How about instead of SAMPLING, and without performing any sort of "moving average", you just SHOW the homicide rate, and do so over a range wide enough to INCLUDE 1932. Can you do that?

If you do that, I think you will find that you are wrong about this - the homicide rate today is lower than it was in 1932. Because there was a huge peak around the 1930s PRIOR TO the relatively low point in the 1950s. I don't see much point in applying "a reasonable moving average" since the underlying trend is pretty smooth, but if you did, say, a 5-year moving average it would STILL be lower today than in 1932.


> How about instead of SAMPLING, and without performing any sort of "moving average", you just SHOW the homicide rate ...

The answer is simple -- it serves no purpose. If the point is to establish historical trends, and in particular if it's desirable to create a future trend line, the first thing to do is avoid the classic mistake of examining the raw data. (This is true in climate studies also, for the same reasons.)

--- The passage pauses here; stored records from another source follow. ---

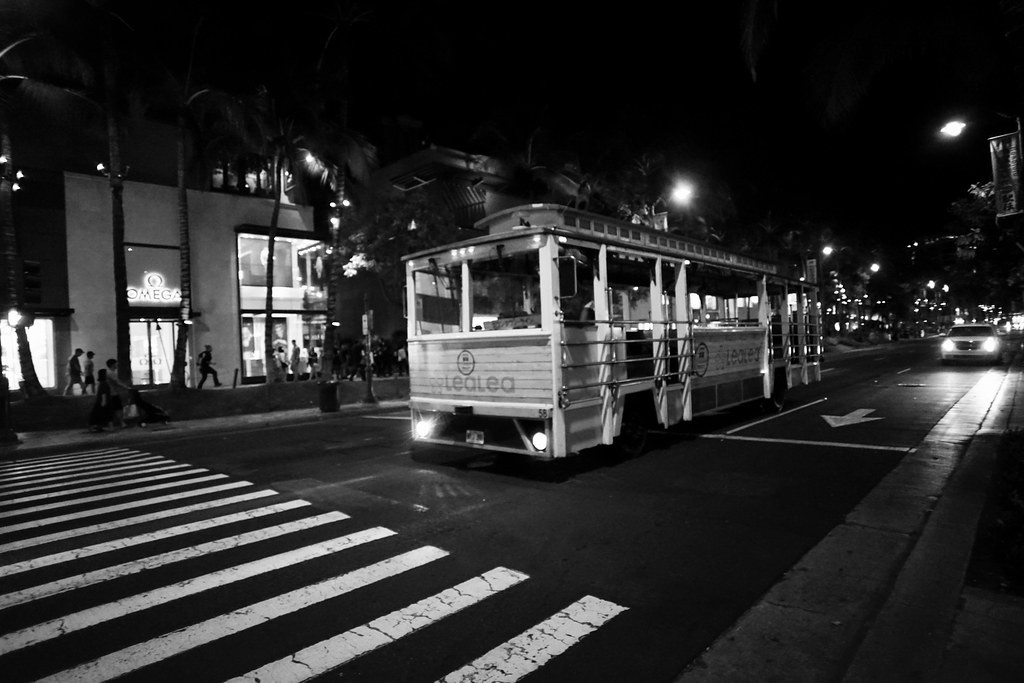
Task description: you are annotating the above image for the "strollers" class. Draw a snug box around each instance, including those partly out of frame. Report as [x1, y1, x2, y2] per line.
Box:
[129, 388, 172, 430]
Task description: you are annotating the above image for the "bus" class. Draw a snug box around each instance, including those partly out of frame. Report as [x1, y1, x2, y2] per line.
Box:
[399, 204, 822, 466]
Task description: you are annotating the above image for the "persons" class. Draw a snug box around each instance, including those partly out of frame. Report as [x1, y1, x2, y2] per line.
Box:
[273, 346, 289, 383]
[196, 345, 222, 389]
[272, 324, 287, 348]
[290, 341, 300, 383]
[398, 345, 409, 376]
[306, 346, 318, 380]
[62, 348, 87, 395]
[88, 359, 130, 431]
[333, 338, 392, 382]
[81, 351, 96, 394]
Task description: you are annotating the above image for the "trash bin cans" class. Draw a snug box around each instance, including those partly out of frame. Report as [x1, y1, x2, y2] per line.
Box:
[316, 380, 342, 413]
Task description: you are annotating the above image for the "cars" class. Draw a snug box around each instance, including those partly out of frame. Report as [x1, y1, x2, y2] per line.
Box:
[941, 322, 1004, 366]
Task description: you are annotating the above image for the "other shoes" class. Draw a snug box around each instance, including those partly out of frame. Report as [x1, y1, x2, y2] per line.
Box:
[97, 428, 105, 431]
[120, 424, 128, 429]
[215, 383, 222, 386]
[198, 386, 202, 390]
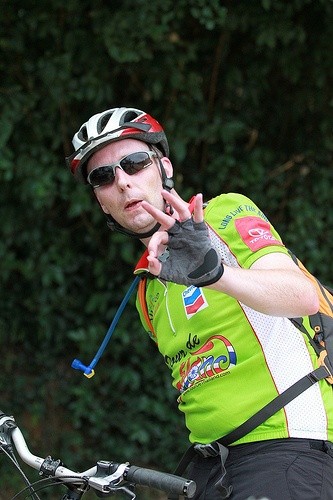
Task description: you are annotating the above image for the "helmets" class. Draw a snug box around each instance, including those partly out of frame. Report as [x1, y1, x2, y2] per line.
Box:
[65, 108, 169, 177]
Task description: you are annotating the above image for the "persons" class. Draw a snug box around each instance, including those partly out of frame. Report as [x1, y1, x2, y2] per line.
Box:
[67, 107, 333, 500]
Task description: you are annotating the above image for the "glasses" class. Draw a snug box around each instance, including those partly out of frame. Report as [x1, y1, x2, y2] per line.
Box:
[85, 151, 160, 190]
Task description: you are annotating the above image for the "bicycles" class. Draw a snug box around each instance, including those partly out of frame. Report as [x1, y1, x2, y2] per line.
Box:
[0, 411, 197, 500]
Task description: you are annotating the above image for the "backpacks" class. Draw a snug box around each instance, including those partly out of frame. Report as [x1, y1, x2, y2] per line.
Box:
[137, 193, 333, 458]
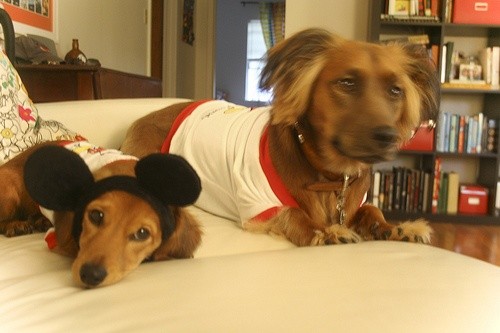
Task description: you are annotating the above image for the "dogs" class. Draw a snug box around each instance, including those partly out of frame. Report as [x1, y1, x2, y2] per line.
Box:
[0, 139, 203, 291]
[119, 28, 440, 246]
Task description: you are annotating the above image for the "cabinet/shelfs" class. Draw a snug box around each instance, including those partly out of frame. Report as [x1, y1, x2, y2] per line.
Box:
[367, 0, 500, 266]
[12, 62, 163, 105]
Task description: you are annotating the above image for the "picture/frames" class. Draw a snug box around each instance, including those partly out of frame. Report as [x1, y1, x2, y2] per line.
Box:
[0, 0, 59, 42]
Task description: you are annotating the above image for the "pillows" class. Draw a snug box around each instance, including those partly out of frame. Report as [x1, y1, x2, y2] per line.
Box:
[0, 48, 88, 169]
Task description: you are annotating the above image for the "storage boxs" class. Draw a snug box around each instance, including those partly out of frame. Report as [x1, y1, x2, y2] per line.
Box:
[399, 120, 435, 151]
[451, 0, 500, 26]
[458, 184, 489, 214]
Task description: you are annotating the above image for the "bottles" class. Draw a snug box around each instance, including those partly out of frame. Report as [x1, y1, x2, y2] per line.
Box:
[63, 38, 87, 65]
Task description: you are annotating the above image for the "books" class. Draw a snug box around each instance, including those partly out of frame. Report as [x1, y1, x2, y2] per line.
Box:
[385, 0, 442, 16]
[378, 34, 500, 84]
[373, 166, 459, 216]
[437, 110, 496, 153]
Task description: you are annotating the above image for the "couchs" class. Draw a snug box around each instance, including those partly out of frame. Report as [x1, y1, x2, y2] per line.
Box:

In this case, a moving average meant to confirm or refute the thesis that crime rates are higher now than in the past, is best conducted with a long interval. Such an interval shows that crime per capita is much, much higher now than it was in the past, along with population (which also fluctuates over time).

The 1930s were a historical anomaly -- the Great Depression (an increased level of social upheaval and desperation), and prohibition coming to an end (which meant that gangsters had to think of a new way to make a living), arriving at once, make it unrepresentative. Any statistician hoping to establish social trends would treat that period as an obstacle to producing a meaningful trend line.

> I don't see much point in applying "a reasonable moving average"

Yes, I got that. And I won't be likely to successfully explain to you why it's needed.